Le cinéma national est vraiment quelque chose de très nouveau dans notre pays, avec seulement deux générations de cinéastes. La première génération est celle des pionniers qui ont dû tout inventer et faire des films dans un pays où il était impossible de filmer quoi que ce soit. Pour parvenir à leurs fins, ils devaient vendre les maisons de leurs grands-mères… C’était un processus douloureux : la passion du cinéma impliquait de grands sacrifices personnels. J’appartiens à la deuxième génération qui a derrière elle une véritable industrie, ce qui m’autorise à ne pas à vendre l’habitation de mes parents… Tous ces cinéastes des débuts ont permis à l’industrie islandaise de naître et de survivre, on compte parmi eux Fridrik Thor Fridriksson qui a réalisé en 1991 Les Enfants de la nature, nommé aux oscars. Avec ce film, il a créé une brèche pour tout le cinéma islandais. Aujourd’hui, l’Islande compte quatre ou cinq réalisateurs qui ont une carrière internationale mais c’est tout à fait nouveau. Avant, un film pouvait réunir 60% des habitants du pays mais au-delà des frontières, personne ne le voyait. Ces dernières années, on vit même parfois l’inverse : Nói Albínói a été un succès international mais un film classé art et essai en Islande, il n’a pas eu un grand écho dans mon pays. J’appartiens à une génération qui peut communiquer avec le monde entier, ainsi je peux me permettre d’être méconnu dans mon pays. Les anciens devaient être obligatoirement couronnés de succès à l’intérieur des frontières car la reconnaissance internationale leur était impossible à obtenir. Fridriksson a été le premier à ouvrir les portes du cinéma islandais vers l’étranger.

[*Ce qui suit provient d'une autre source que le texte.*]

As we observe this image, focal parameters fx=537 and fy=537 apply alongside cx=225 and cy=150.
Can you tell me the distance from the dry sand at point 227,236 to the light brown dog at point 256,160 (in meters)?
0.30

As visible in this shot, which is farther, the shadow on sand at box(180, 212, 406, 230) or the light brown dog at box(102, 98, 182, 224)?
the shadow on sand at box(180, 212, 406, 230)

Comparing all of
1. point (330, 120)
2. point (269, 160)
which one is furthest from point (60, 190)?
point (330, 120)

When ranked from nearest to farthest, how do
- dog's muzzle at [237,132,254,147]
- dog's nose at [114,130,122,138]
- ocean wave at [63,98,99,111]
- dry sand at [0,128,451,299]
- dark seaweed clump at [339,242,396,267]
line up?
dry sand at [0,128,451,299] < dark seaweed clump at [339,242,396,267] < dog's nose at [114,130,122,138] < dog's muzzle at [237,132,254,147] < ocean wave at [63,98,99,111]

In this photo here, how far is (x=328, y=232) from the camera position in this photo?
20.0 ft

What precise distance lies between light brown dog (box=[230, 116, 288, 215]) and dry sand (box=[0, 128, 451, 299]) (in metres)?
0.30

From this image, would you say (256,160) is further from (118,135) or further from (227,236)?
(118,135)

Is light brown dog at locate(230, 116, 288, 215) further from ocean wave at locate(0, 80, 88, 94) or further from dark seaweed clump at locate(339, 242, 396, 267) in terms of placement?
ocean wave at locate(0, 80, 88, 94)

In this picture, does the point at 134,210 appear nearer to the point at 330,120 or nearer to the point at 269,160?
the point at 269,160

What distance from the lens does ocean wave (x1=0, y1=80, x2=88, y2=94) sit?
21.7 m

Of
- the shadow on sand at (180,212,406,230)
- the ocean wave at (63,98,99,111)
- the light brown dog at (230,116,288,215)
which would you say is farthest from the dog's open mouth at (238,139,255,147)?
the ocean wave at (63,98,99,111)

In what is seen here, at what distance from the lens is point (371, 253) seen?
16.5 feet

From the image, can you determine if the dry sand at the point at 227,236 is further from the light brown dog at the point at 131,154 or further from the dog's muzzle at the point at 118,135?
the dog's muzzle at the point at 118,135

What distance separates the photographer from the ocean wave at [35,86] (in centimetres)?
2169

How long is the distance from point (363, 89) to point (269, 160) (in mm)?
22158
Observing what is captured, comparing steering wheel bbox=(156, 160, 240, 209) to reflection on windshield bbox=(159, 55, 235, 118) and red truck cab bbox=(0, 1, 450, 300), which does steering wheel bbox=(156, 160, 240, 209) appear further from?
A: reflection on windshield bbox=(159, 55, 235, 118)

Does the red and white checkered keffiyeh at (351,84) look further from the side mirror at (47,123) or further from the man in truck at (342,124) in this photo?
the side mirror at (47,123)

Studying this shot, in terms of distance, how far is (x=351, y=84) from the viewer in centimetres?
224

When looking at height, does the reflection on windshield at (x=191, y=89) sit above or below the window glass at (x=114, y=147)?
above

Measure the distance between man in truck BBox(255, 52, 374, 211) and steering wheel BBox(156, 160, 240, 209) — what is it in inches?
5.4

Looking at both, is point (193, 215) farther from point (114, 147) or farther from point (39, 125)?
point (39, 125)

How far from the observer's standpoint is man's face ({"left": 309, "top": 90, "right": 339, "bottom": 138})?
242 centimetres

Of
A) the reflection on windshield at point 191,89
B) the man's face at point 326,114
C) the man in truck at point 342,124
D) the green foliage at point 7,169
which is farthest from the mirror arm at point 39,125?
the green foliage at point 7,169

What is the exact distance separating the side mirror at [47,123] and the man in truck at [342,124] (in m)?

Vous avez commencé votre carrière avec un court-métrage de fin d’études, intitulé Lost Week-End et qui a connu un grand succès critique, avec un nombre impressionnant de prix internationaux. En quoi ce premier jet est-il représentatif de vos intentions et de vos choix de cinéaste ?
C’est étrange mais ce film qui venait clore mes études de cinéma est sans doute celui qui me satisfait et que j’aime le plus. Il vient un peu de nulle part… J’entre dans une école de cinéma pour quatre ans et ces quatre années doivent se terminer par un diplôme qui dépend entièrement de la qualité de ce film. C’est comme un ticket pour entrer dans le milieu… Je n’avais aucune idée de sujet, alors j’ai opté pour la solution de me laisser inspirer par des sensations immédiates : j’ai acheté douze magazines afin de choisir douze images qui me plaisent, j’ai fait une liste de toute la musique que j’écoutais – notamment Radiohead – et l’histoire s’est construite par associations. Quand on travaille dans l’industrie du cinéma, il y a tellement de pression, d’inquiétude et de stress que le plus grand risque est de travailler avec la peur plutôt qu’avec la joie de créer. La peur et la créativité, c’est un peu comme l’eau et l’huile : c’est inconciliable. J’essaie de m’en souvenir à chaque fois et c’est pour ça que j’ai tenté d’évacuer l’idée pendant la préparation de Lost Week-End que ce film allait conditionner mon entrée ou non dans le métier. Je me suis réfugié dans ce que j’aimais le plus et tant pis pour le business. On ne peut pas contrôler les réactions de l’industrie, la seule chose à prendre en compte, c’est son propre plaisir. Voilà la méthode que j’ai inventée pendant mes études et Lost Week-End est finalement le film que je préfère de tous ceux que j’ai faits. Mais le plus drôle est que mon nouveau film qui sort en mars est comme un remake de mon film de fin d’études : c’est un film international, il se passe à New York, mais il comporte les mêmes éléments que mon premier court-métrage.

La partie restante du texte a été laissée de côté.